→ About this task:
Pick up the news article on the Cane Run coal ash lawsuit after its final sentence and continue it.

LOUISVILLE, KY (WAVE) - A lawsuit against LG&E hit court Wednesday, seeking class action certification.
Four residents that live near the Cane Run power plant filed the suit, seeking monetary damages after coal ash plagued their neighborhood for years.
The Cane Run site operated as a coal-fired power plant until June 2015, when LG&E converted it to natural gas.
Coal ash is the by-product of burning coal and contains carcinogens like arsenic, lead, chromium, silica, and other hazardous substances.
From around 2008 to 2015, clouds of coal ash would blow from the plant and into homes up to three miles away, according to the lawsuit.
One of the residents that has filed the suit is Kathy Little, who has lived across from the plant for 39 years.
Little said she never really noticed the problem until around 2008. She said at that time, the plant changed the amount of coal ash they would allow to be dumped in the landfill.
That’s when she started noticing it in the air. Little said that’s when her uphill battle began.
“The more I tried to get it taken care of, the more resistance I came upon,” Little said.
So, Little began to take legal action in 2013, along with neighbors.

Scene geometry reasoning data

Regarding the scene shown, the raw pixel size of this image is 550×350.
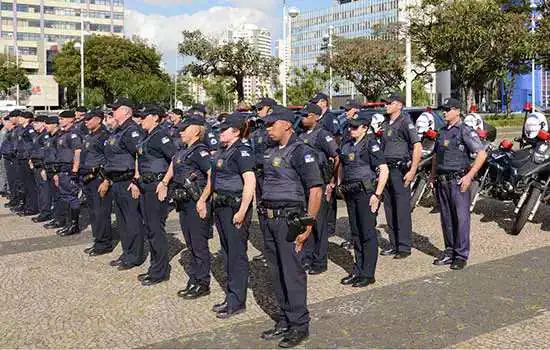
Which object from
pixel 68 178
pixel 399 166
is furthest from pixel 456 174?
pixel 68 178

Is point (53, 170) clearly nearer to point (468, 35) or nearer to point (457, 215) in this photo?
point (457, 215)

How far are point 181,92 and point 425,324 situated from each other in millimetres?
77387

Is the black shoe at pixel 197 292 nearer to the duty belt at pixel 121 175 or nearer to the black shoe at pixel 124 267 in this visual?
the black shoe at pixel 124 267

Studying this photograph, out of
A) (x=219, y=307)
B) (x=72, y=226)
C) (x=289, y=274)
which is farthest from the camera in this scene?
(x=72, y=226)

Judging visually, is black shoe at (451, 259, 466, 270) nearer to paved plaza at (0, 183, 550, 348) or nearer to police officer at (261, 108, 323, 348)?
paved plaza at (0, 183, 550, 348)

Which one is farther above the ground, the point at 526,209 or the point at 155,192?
the point at 155,192

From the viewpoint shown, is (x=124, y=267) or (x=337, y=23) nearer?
(x=124, y=267)

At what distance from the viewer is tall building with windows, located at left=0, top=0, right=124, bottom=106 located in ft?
339

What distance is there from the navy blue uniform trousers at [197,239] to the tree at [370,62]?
42438 mm

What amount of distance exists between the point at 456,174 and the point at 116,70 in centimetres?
5981

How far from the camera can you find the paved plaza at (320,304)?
509 cm

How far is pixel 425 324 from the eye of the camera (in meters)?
5.30

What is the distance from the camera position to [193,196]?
20.6ft

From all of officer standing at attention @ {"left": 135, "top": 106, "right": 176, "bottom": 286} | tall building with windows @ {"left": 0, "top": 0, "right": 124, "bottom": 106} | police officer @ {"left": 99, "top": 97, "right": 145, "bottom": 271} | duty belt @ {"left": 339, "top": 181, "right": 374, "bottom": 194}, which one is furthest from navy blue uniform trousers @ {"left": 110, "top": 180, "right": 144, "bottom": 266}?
tall building with windows @ {"left": 0, "top": 0, "right": 124, "bottom": 106}
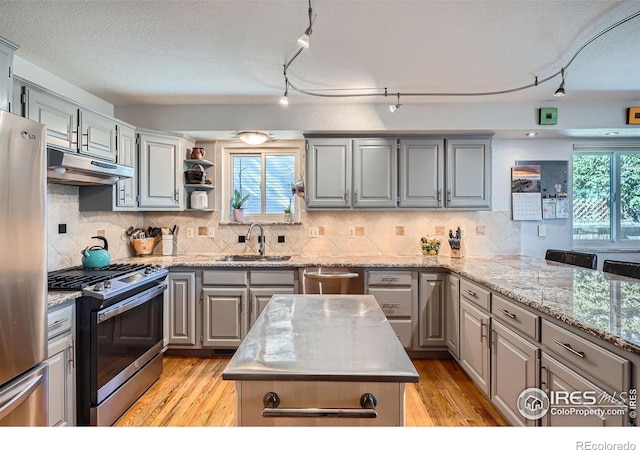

→ Written response:
This most recent suit cites eight violations issued by Metro Government between 2011 and 2014.
LG&E tried various methods to control the coal ash, eventually filling in the coal ponds and covering the landfill.
LG&E said all landfills and ponds have been capped, closed, and covered. They are inspected monthly, by LG&E and the city.
Little said it’s still not over and she still sees coal ash.
“It’s just not going to go away,” a tearful Little said.
She fears for her 15-year-old granddaughter, Brianna, who has lived with her since she was a baby and has grown up living with the toxic particles.
“It circulates through your system and then you see your filters are black,” Little said, adding that she can’t help but feel responsible for exposing the young girl.
She said Brianna has symptoms like nose bleeds, migraines, and neurological issues that correlate with coal ash exposure. Brianna is part of a study the University of Louisville is conducting on children that have grown up exposed to coal ash.
Little said she hasn't seen anything done for her community and that's why she is still trying to bring the issue to court.
The judge has asked for all documents to be submitted by Jan. 18, then a ruling will be made to determine whether this is a class action lawsuit or not. If it is certified, 9,800 homes will be included in the suit.